Physical characteristics
- Source: Cascade Range
- • coordinates: 47°43′7″N 121°3′3″W﻿ / ﻿47.71861°N 121.05083°W
- • elevation: 4,681 ft (1,427 m)
- Mouth: Wenatchee River
- • coordinates: 47°34′48″N 120°39′57″W﻿ / ﻿47.58000°N 120.66583°W
- Length: 31.8 mi (51.2 km)
- Basin size: 212.7 sq mi (551 km^{2})
- • location: river mile 5.8
- • average: 614 cu ft/s (17.4 m^{3}/s)
- • minimum: 44 cu ft/s (1.2 m^{3}/s)
- • maximum: 19,800 cu ft/s (560 m^{3}/s)

= Icicle Creek =

Icicle Creek is a non navigable stream in the U.S. state of Washington. It originates at Josephine Lake near the crest of the Cascade Range and flows generally east to join the Wenatchee River near Leavenworth. Icicle Creek's drainage basin is mountainous and mostly undeveloped land within the Wenatchee National Forest and the Alpine Lakes Wilderness. The final 6 mi of the creek are moderately developed with scattered homes and pasture, a golf course, children's camp, a small housing development called Icicle Island Club, and the Leavenworth National Fish Hatchery. Some water is diverted from the creek for municipal use by the City of Leavenworth at Icicle Creek river mile 5.6. Near Leavenworth, the wheelchair-accessible Icicle Creek Nature Trail, a National Recreation Trail designated in 2005, runs 1.0 mi along a historic creek channel.

Icicle Creek's name comes from the Indian word na-sik-elt, meaning narrow canyon. According to Albert H. Sylvester, topographer and Forest Service surveyor for many years, "Place the letter n at the beginning of icicle and the letter t at its end, and you practically have the Indian word."
Original patents was Northern Pacific Railroad patent number #32, Joseph Scott patent number #907, and George Briskey patent number #516.

### EXTRACTED DATA
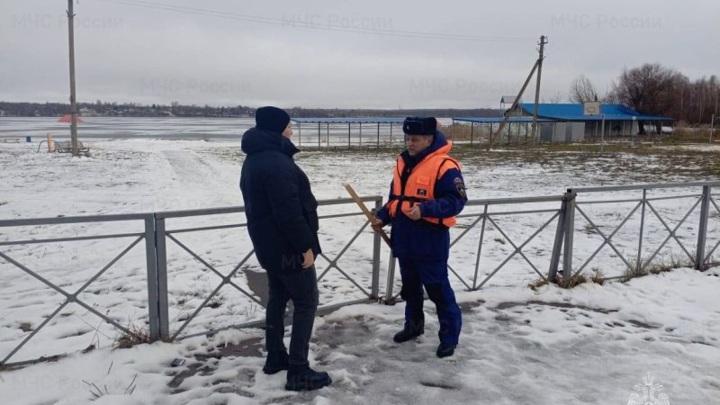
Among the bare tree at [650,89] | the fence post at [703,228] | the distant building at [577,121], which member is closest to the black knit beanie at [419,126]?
the fence post at [703,228]

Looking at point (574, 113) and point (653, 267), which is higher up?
point (574, 113)

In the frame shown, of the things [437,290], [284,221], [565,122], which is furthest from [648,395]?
[565,122]

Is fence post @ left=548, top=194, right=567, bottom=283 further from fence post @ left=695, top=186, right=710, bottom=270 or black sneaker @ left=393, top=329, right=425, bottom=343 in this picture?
black sneaker @ left=393, top=329, right=425, bottom=343

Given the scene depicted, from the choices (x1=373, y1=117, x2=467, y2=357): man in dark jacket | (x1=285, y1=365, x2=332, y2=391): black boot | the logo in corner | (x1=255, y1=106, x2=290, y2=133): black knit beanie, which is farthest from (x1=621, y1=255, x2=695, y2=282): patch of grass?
(x1=255, y1=106, x2=290, y2=133): black knit beanie

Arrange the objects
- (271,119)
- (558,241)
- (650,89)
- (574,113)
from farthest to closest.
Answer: (650,89) → (574,113) → (558,241) → (271,119)

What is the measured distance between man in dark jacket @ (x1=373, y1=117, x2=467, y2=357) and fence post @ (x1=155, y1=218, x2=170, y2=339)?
1.65m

### EXERCISE REQUIREMENTS
1. In the Icicle Creek text, quote the stretch from "Physical characteristics" through "mi (51.2 km)".
2. Condense the paragraph of the Icicle Creek text that begins "Icicle Creek is a non navigable stream" into a shorter version that keeps its main facts.
The entries are separate material and have no connection to the Icicle Creek text.

### SOLVED PROBLEMS
1.
Physical characteristics
- Source: Cascade Range
- • coordinates: 47°43′7″N 121°3′3″W﻿ / ﻿47.71861°N 121.05083°W
- • elevation: 4,681 ft (1,427 m)
- Mouth: Wenatchee River
- • coordinates: 47°34′48″N 120°39′57″W﻿ / ﻿47.58000°N 120.66583°W
- Length: 31.8 mi (51.2 km)

2. Icicle Creek, a non-navigable stream in Washington, starts at Josephine Lake near the Cascade crest and flows east to the Wenatchee River near Leavenworth. Its mountainous basin lies mostly undeveloped in the Wenatchee National Forest and Alpine Lakes Wilderness. The creek's last 6 miles are moderately developed, with homes, pasture, a golf course, a children's camp, the Icicle Island Club housing development, and the Leavenworth National Fish Hatchery. At river mile 5.6, Leavenworth diverts some water for municipal use. Near the city, the wheelchair-accessible Icicle Creek Nature Trail, a National Recreation Trail since 2005, follows a historic creek channel for 1.0 mile.